In my talk, I will therefore focus on the importance and utility of causal inference for AI in general and for social media analysis specifically. I will start with a quick primer on causal models encompassing two major causal frameworks – structural causal models based on Pearl’s SCM approach and on the potential outcome approach by Rubin et al. I will discuss some of the existing works that deploy causal modeling to online social media data to better understand mental wellbeing of users including some work being currently pursued at our group.

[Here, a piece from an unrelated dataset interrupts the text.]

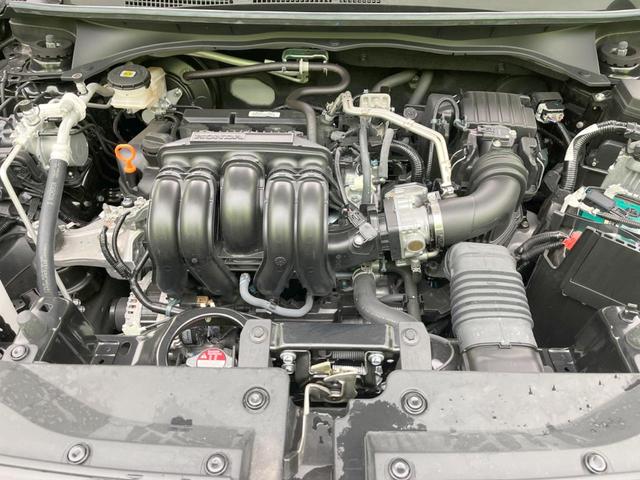 WR-V X 登録済未使用車 衝突被害軽減システム レーダークルーズ スマートキー LEDヘッド オートハイビーム 車線逸脱警報 オートライト オートエアコン 電動格納ミラー(18枚目)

I will conclude by pointing to some interesting research directions which our community should take up in the future.
Brief Bio
Riccardo Rosati, Ph.D. in Computer Science, is Professor of Computer Science and Engineering at the Department of Computer, Control and Management Engineering (DIAG) of Sapienza Università di Roma, Italy. His research interests are in the areas of Artificial Intelligence and Databases, focusing on knowledge representation, data management, ontologies and semantic technologies. He has published over 170 papers in international journals and conferences. He is a Fellow of the European Association for Artificial Intelligence. He is currently involved in projects focusing on privacy-preserving data management, inconsistency-tolerant data management, and data management for healthcare applications.
Abstract
This talk will focus on Controlled Query Evaluation (CQE), a form of confidentiality-preserving query answering over databases and knowledge bases. The CQE approach is based on the declarative specification of a data protection policy on the database/knowledge base through logical formulas, and on the enforcement of such a policy through specialized query answering techniques. Such techniques are parameterized with respect to the data protection policy, and are able to prevent the disclosure of sensitive information to unauthorized users while being as cooperative as possible, that is, answering queries honestly whenever this does not harm confidentiality. The talk will present some recent theoretical and practical advancements in CQE over databases, knowledge bases and OWL ontologies, pointing out a few interesting open problems.
Brief Bio
Dr Diana Maynard is a Senior Research Fellow in the Computer Science department at the University of Sheffield. She has a PhD in Natural Language Processing (NLP) and has more than 30 years of experience in the field. Since 2000 she has been one of the key developers of the GATE NLP toolkit, leading work on Sheffield’s open-source multilingual text analysis tools. Her main research interests are in practical, multidisciplinary approaches to text and social media analysis, in a wide range of fields including cultural heritage, human rights, law, journalism, sustainability and the environment, geography, politics, and natural disasters. She is currently working on various projects based around the detection and analysis of online hate speech, including methods for removing bias in Machine Learning, and for early warning detection of abuse escalation.
Abstract
In this talk, Dr. Maynard will explore online conversation from a linguistic and social point of view, investigating both constructive and destructive behaviour as well as notions around conversational evolution, message amplification, and behavioural change. She will focus on practical methods for understanding and interpreting online discussions, discussing how NLP tools can be combined with social science methods and visual and predictive analytics for understanding and mitigating topics such as online abuse, disinformation, and behavioural change, with practical examples from recent case studies.